The Basic Needs Cash Transfer Program provides unconditional cash assistance to families with children in urban and peri-urban areas during the winter. The main objective of the intervention is to help families meet the basic needs of their children and to help them cope with the increasing economic difficulties they experience during the winter.
This report presents the findings of the post-distribution monitoring survey, which was conducted in rural Damascus to assess the effectiveness of UNICEF’s cash response for winter 2021/2022. Since the intervention consisted of a general distribution of cash to all families with children, regardless of their social status, the survey provides unique information on the socio-economic situation of families and the profile of urban poverty. in Syria. It also provides essential evidence to strengthen the upcoming 2022/2023 winter response.
The survey confirms the relevance and effectiveness of UNICEF’s winter cash response. At the same time, it flags specific areas for improvement in terms of targeting, amount and frequency of cash transfers, financial service provider performance, and redress and grievance mechanisms. Key findings include:
- Widespread and high level of poverty among the general population: the average monthly family expenditure was SYP 368,000 (USD 147). This amount was 40% less than the Minimum Expenditure Basket (MEB) amount required by a family to meet their basic needs. In per capita terms, this means that, on average, people lived on around US$1 a day.

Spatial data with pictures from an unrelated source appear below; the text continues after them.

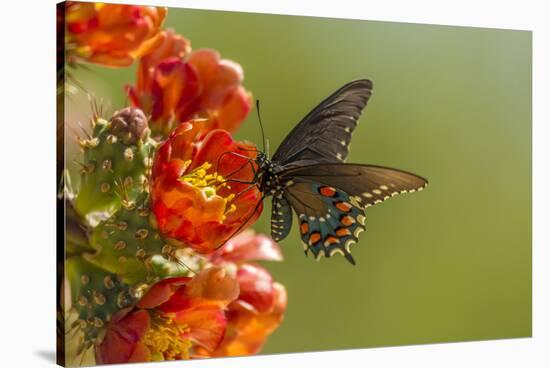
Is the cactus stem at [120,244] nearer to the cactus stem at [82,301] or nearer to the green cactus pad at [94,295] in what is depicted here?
the green cactus pad at [94,295]

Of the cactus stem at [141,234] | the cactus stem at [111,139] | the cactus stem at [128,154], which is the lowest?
the cactus stem at [141,234]

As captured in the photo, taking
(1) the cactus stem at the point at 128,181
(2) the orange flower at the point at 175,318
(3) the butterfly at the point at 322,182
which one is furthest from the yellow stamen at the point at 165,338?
(3) the butterfly at the point at 322,182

- Debt is a coping mechanism increasingly used by families to deal with economic difficulties: all the families surveyed declared paying off a debt, which represented on average 8% of the families’ monthly expenses.
- Fuel for heating weighs heavily on family budgets during the winter: on average, 10% of monthly family expenditure is devoted to fuel. This confirms the relevance of conducting a specific winter humanitarian response
- Female-headed families face greater economic vulnerability than male-headed families. As a result of this discovery, the program will focus specifically on female-headed families in the upcoming winter intervention.
- Most families prioritized buying food and heating fuel with the cash assistance they received. While food and fuel were a priority for most families, the results also indicate that families prioritized different expenses with the money they received, including clothing, education and healthcare. This highlights the importance of providing families with cash and unconditional assistance rather than vouchers or in-kind assistance since families use the cash according to their specific needs and requirements.
- Compared to the average monthly expenditure of families, the amount of cash assistance was significant (ie 40% of the monthly family budget). However, when compared to the cumulative expenditures of families over the winter season, the amount of assistance was relatively negligible. To address this concern, in its upcoming winter response, UNICEF will increase the frequency of cash assistance from a single transfer to three transfers during the winter season.
- All recipients reported receiving the amount of money they were supposed to receive. Only 1% of families said they had filed a complaint. This confirms that the interventions went as planned and that no fraud occurred during the cash distribution process. The effective overall implementation of the intervention was confirmed by the low level of complaints.
- Beneficiaries were very satisfied with the program registration and the cash distribution process. Satisfaction with the overall intervention was also high: 75% of families said they were “very satisfied” with the intervention. Another 25 percent said they were “somewhat satisfied”.